Exercise passage:
"""

This has to be one of the stupidest ideas I’ve heard in a very long time — and that’s saying a lot.
The navy doesn’t want this. But the congressman does — especially since one of the shipyards is in his district.
The cost of the nuclear propulsion system is just the start of the expenses. Then you have to pay for the training of the operators and the maintenance of the system.
Only a congressman would insist on a system the military does not want.
From Counterpunch:
Most new large U.S. Navy amphibious assault ships would be required to be nuclear powered under the National Defense Authorization Act for 2009 which the House of Representatives has passed by a vote of 384 to 23. It now goes to the Senate where many senators are uneasy about the scheme as is the Navy and the shipbuilding industry in the U.S.
As to safe-energy and environmental advocates, “This reckless plan gives ‘we'll fight them on the beaches’ a whole new sinister meaning," says Linda Gunter of Beyond Nuclear of the Nuclear Policy Research Institute. "If one of these amphibious ships is hit, or has an accident, we would be fighting a tide of radioactivity on beaches that could leave them contaminated indefinitely."
“Expanding the use of nuclear technology as a form of propulsion puts our sailors at risk,” says Jim Riccio of Greenpeace U.S.A. Also, because “nuclear-powered vessels are already rejected from ports around the world, it undermines the ability to actually use them.” Further, they would be “more of a target” for terrorists. “And what if the Cole had been nuclear powered?”
Indeed, if the U.S.S. Cole, the destroyer struck by suicide bombers who crashed into it with explosives off Yemen in 2000 had been nuclear-powered, a nuclear disaster could have occurred killing many more than the 17 crewmembers who died.

"""

Collected data:

"""

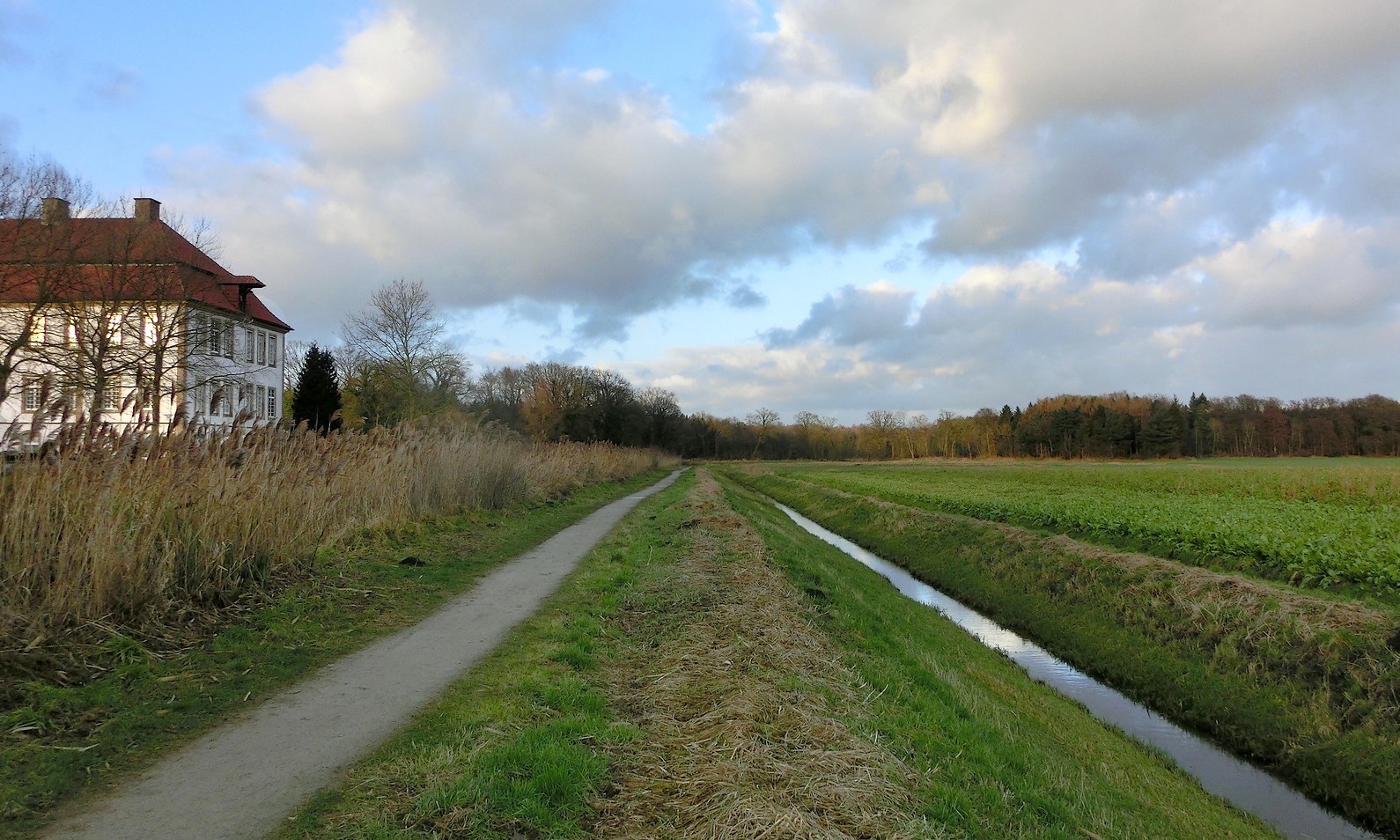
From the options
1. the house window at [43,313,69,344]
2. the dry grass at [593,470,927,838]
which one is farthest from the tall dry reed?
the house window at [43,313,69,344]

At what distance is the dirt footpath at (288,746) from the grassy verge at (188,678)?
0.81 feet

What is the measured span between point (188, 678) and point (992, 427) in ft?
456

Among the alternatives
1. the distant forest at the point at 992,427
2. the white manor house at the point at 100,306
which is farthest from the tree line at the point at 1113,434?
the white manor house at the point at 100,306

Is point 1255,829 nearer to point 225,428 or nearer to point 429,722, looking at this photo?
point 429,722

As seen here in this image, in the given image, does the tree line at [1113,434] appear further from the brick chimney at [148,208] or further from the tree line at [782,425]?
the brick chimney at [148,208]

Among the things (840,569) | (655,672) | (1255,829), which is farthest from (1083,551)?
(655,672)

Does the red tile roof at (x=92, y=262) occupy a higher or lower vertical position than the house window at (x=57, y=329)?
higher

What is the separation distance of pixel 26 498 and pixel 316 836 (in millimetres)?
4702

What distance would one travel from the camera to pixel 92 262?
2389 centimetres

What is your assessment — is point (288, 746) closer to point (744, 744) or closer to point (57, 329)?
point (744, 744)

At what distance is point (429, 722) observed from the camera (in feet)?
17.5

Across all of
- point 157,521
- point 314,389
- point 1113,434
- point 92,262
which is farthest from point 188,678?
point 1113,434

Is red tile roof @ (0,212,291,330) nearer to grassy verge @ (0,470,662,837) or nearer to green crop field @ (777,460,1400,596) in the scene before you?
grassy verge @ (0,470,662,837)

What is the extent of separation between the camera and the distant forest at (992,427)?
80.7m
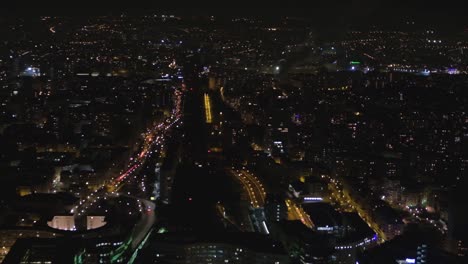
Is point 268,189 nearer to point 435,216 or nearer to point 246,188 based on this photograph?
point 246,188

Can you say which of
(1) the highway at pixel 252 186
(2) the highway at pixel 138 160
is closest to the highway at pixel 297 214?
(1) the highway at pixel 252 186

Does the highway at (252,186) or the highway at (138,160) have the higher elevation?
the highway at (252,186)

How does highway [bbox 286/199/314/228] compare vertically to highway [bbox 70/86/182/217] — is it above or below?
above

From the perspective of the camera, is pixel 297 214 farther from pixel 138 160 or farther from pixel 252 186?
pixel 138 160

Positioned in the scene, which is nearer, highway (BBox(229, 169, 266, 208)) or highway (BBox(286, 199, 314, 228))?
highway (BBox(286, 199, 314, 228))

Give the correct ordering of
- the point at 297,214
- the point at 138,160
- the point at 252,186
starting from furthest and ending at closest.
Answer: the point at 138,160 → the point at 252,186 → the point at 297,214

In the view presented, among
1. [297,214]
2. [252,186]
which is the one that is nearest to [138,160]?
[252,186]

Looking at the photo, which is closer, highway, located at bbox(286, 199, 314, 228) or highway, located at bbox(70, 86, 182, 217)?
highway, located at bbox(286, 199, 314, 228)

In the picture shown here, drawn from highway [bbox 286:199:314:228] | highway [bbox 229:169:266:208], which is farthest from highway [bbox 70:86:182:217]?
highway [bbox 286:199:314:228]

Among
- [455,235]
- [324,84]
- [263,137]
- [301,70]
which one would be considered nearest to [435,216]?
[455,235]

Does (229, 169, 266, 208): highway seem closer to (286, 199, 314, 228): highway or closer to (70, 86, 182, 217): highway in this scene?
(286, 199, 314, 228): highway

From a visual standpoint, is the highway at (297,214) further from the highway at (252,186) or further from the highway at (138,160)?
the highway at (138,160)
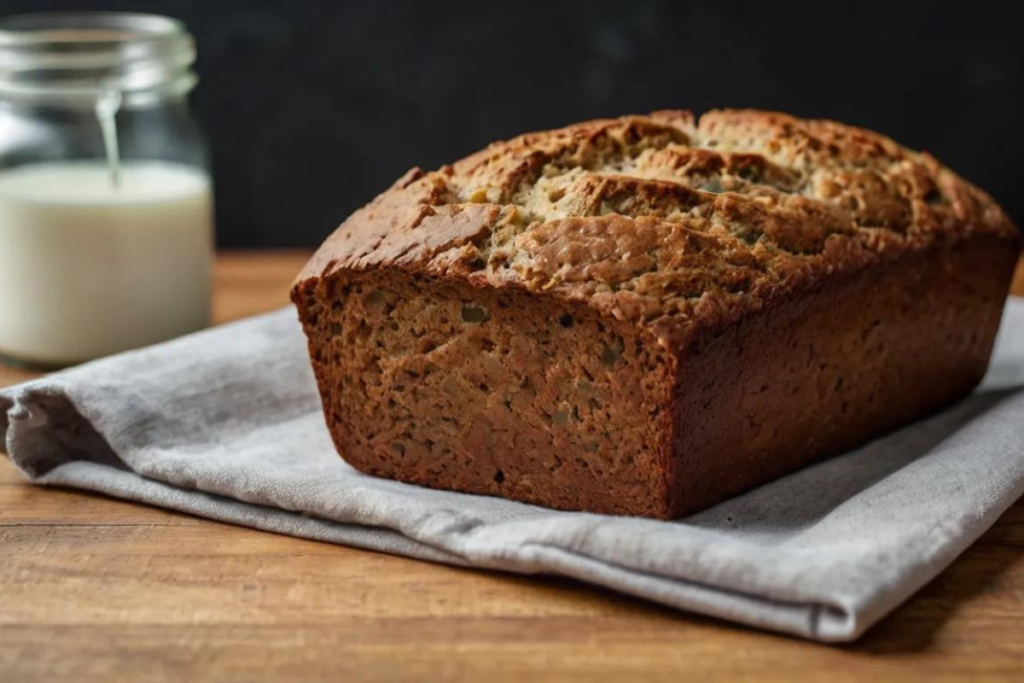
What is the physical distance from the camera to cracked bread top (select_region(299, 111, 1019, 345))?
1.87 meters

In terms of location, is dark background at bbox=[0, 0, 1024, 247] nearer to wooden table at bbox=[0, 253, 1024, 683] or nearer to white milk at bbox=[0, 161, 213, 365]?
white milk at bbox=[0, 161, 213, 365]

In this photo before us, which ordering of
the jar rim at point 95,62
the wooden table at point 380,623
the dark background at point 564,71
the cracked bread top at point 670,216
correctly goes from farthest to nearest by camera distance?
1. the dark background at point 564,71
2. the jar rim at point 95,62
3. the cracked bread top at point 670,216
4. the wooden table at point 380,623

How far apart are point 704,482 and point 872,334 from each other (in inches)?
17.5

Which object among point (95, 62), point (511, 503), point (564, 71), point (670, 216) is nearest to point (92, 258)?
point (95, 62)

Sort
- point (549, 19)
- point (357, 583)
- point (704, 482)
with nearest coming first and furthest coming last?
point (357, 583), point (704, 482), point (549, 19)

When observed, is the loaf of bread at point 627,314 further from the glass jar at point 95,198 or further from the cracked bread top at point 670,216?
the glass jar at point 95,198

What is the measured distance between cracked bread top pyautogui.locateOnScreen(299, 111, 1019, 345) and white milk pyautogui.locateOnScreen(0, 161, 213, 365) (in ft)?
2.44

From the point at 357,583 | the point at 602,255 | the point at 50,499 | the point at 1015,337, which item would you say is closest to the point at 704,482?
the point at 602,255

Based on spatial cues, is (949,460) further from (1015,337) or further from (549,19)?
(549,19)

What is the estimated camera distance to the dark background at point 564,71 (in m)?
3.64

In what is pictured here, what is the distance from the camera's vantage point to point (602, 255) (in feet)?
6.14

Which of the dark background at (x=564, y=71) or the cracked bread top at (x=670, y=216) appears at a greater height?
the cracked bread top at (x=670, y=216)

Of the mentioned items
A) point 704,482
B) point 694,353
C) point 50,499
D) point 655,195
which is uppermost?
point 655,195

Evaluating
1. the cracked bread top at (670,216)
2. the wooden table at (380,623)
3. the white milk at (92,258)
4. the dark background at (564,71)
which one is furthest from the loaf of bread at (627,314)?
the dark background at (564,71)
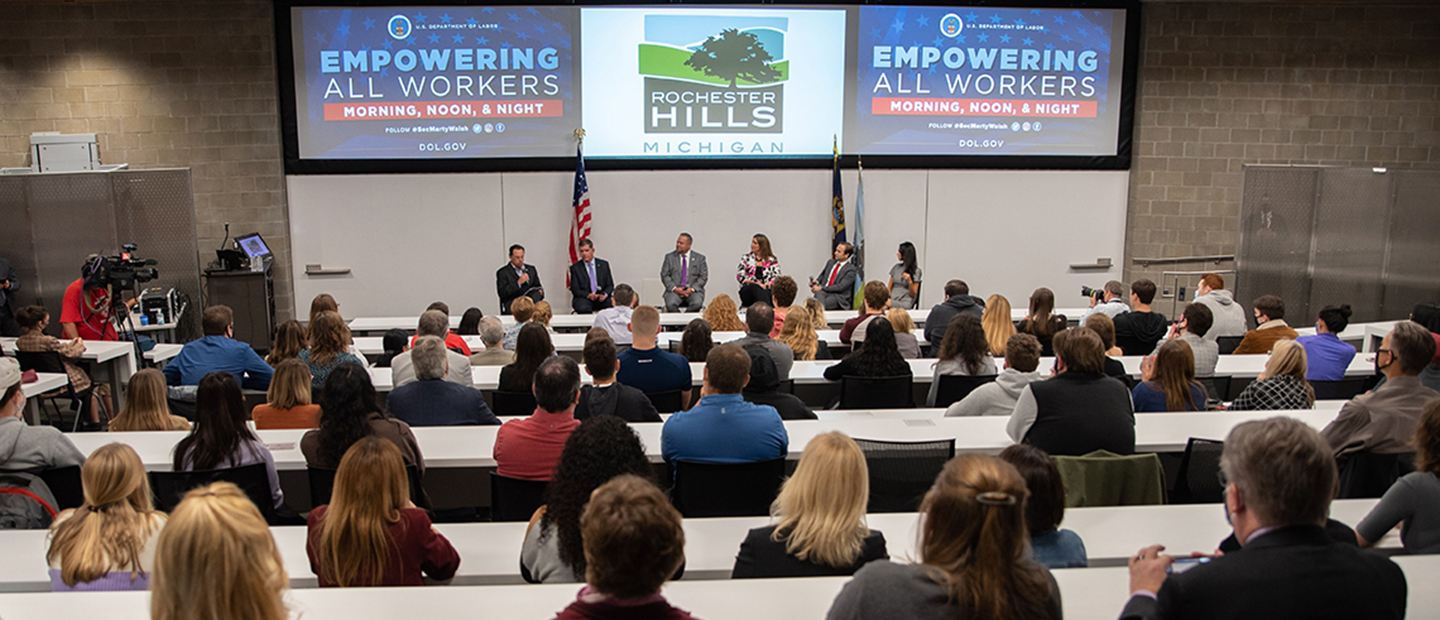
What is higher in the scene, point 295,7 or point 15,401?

"""
"""

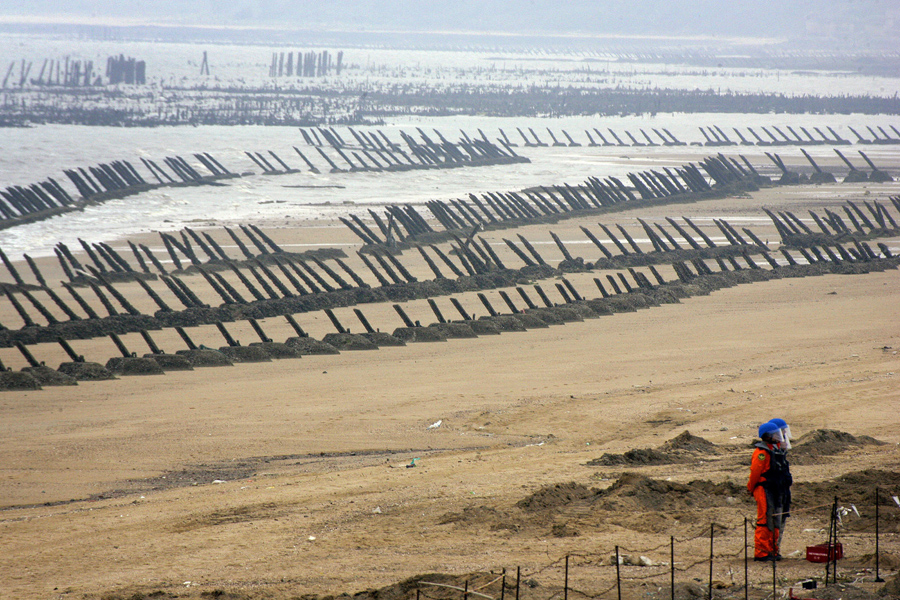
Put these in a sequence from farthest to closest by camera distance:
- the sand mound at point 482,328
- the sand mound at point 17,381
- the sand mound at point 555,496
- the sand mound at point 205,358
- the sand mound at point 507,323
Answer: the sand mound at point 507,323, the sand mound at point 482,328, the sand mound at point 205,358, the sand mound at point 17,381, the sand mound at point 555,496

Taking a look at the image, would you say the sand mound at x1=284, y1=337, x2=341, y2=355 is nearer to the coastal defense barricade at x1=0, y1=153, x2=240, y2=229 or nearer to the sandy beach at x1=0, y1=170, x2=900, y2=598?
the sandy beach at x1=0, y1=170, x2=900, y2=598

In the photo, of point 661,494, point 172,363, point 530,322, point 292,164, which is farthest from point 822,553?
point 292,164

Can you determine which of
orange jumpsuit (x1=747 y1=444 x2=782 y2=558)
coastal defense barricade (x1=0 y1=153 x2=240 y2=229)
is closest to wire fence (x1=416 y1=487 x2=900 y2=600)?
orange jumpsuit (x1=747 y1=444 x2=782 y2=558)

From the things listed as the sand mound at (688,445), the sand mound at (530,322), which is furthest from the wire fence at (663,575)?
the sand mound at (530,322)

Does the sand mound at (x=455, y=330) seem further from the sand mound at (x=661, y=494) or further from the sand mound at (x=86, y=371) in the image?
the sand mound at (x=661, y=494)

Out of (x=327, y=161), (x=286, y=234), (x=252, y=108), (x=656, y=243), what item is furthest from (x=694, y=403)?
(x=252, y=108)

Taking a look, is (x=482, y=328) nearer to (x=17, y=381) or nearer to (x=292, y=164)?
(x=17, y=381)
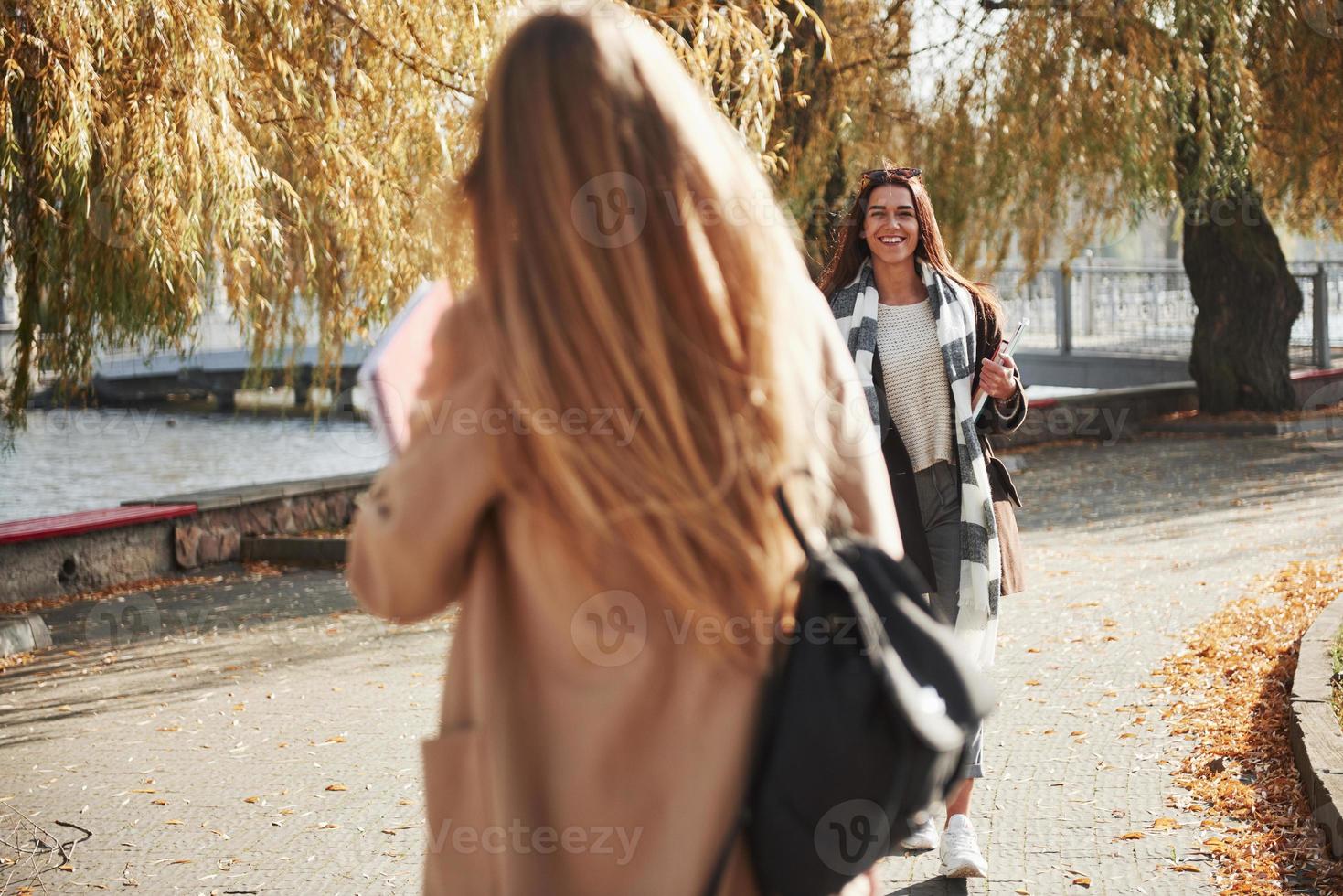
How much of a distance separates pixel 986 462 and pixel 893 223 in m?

"""
"""

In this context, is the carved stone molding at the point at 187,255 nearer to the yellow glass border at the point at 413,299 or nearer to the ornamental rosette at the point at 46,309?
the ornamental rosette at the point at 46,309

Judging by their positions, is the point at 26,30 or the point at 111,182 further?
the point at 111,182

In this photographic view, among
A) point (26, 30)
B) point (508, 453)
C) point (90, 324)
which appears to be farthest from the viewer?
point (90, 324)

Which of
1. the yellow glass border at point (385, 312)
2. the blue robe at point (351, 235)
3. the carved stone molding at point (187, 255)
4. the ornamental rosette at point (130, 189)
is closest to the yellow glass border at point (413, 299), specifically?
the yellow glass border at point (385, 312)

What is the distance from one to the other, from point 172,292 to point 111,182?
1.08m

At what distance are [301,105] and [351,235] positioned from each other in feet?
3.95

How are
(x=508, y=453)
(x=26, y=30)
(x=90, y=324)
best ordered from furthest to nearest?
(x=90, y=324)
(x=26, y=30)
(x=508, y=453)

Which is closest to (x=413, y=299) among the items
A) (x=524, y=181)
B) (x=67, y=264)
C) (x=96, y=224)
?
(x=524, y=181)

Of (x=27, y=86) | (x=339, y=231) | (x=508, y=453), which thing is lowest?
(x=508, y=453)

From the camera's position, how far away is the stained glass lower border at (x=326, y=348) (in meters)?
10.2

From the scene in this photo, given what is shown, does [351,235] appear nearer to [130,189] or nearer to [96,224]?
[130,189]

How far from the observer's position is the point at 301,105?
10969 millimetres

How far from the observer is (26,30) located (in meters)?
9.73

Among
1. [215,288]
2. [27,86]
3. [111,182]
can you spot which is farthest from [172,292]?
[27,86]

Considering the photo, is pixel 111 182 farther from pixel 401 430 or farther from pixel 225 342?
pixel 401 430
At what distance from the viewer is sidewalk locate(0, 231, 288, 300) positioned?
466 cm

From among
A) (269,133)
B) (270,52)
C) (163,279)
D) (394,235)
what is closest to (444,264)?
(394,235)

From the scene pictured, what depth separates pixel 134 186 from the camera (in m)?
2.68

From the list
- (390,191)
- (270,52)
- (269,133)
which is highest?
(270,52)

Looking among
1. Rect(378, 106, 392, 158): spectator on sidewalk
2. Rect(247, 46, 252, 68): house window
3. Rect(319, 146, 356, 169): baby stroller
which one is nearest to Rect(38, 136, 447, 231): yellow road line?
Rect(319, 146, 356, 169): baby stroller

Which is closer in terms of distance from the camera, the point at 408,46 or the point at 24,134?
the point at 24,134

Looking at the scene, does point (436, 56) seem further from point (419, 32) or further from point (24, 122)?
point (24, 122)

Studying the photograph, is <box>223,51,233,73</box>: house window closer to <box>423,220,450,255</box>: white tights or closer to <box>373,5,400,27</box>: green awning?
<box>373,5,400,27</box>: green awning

"""

Problem to solve: From the post on nuclear-powered Navy assault ships, output the stretch from "The cost of" through "does not want." verbatim. You won't need the listing for this.

Your response:
The cost of the nuclear propulsion system is just the start of the expenses. Then you have to pay for the training of the operators and the maintenance of the system.
Only a congressman would insist on a system the military does not want.